### [Given data]
▼▼▼
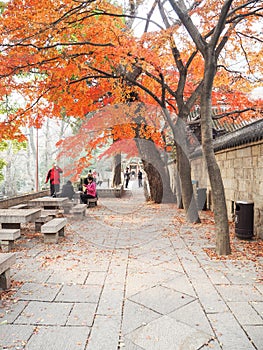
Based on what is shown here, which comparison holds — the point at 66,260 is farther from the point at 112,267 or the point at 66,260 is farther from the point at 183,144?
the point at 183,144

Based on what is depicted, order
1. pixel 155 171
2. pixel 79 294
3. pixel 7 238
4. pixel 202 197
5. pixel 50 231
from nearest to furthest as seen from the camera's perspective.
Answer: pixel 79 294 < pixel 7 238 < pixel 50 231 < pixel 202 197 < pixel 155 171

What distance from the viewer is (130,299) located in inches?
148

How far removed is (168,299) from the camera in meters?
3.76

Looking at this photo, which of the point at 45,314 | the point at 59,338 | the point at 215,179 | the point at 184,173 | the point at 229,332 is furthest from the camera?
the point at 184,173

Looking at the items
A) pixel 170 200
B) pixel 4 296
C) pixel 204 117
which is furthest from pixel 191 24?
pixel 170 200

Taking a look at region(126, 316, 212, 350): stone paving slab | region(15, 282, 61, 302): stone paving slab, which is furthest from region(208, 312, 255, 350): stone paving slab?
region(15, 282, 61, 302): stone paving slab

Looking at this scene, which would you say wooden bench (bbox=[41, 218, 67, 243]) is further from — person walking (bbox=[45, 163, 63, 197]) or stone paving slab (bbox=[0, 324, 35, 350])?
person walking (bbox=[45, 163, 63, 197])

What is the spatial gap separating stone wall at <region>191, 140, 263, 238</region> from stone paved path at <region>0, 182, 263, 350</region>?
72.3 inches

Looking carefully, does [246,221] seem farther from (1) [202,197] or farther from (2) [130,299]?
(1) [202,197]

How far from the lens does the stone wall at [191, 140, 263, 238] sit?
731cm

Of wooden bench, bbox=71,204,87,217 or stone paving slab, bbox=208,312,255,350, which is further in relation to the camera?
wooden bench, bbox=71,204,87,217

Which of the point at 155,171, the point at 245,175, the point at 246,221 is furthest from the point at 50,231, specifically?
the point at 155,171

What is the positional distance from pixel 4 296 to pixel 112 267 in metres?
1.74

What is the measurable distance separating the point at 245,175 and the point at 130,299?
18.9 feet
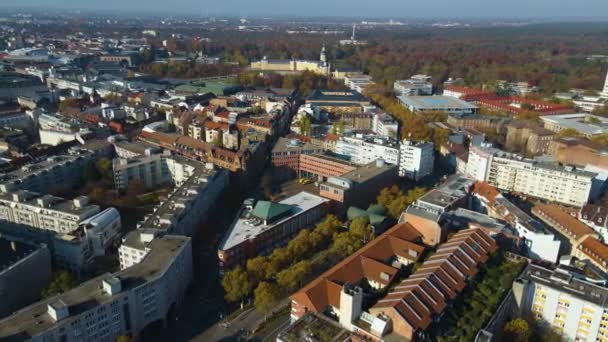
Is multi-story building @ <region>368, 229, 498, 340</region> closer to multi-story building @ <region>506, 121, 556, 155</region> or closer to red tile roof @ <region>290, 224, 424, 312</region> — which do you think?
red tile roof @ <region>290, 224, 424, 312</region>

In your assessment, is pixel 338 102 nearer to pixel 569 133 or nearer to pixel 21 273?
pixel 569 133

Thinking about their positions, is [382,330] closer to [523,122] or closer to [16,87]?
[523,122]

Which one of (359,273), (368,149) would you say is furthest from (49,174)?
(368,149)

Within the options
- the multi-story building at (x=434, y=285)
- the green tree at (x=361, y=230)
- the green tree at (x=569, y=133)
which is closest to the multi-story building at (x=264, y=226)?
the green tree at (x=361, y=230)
▲▲▲
### [Given request]
Copy word for word the part of the records that opens with the line containing "Based on what is depicted, order" and closes with the line containing "Answer: pixel 79", including both of those lines.

### [Correct output]
Based on what is depicted, order
1. pixel 155 171
2. pixel 79 294
3. pixel 7 238
4. pixel 202 197
5. pixel 50 231
from nearest to furthest as seen from the camera's perspective.
Answer: pixel 79 294 < pixel 7 238 < pixel 50 231 < pixel 202 197 < pixel 155 171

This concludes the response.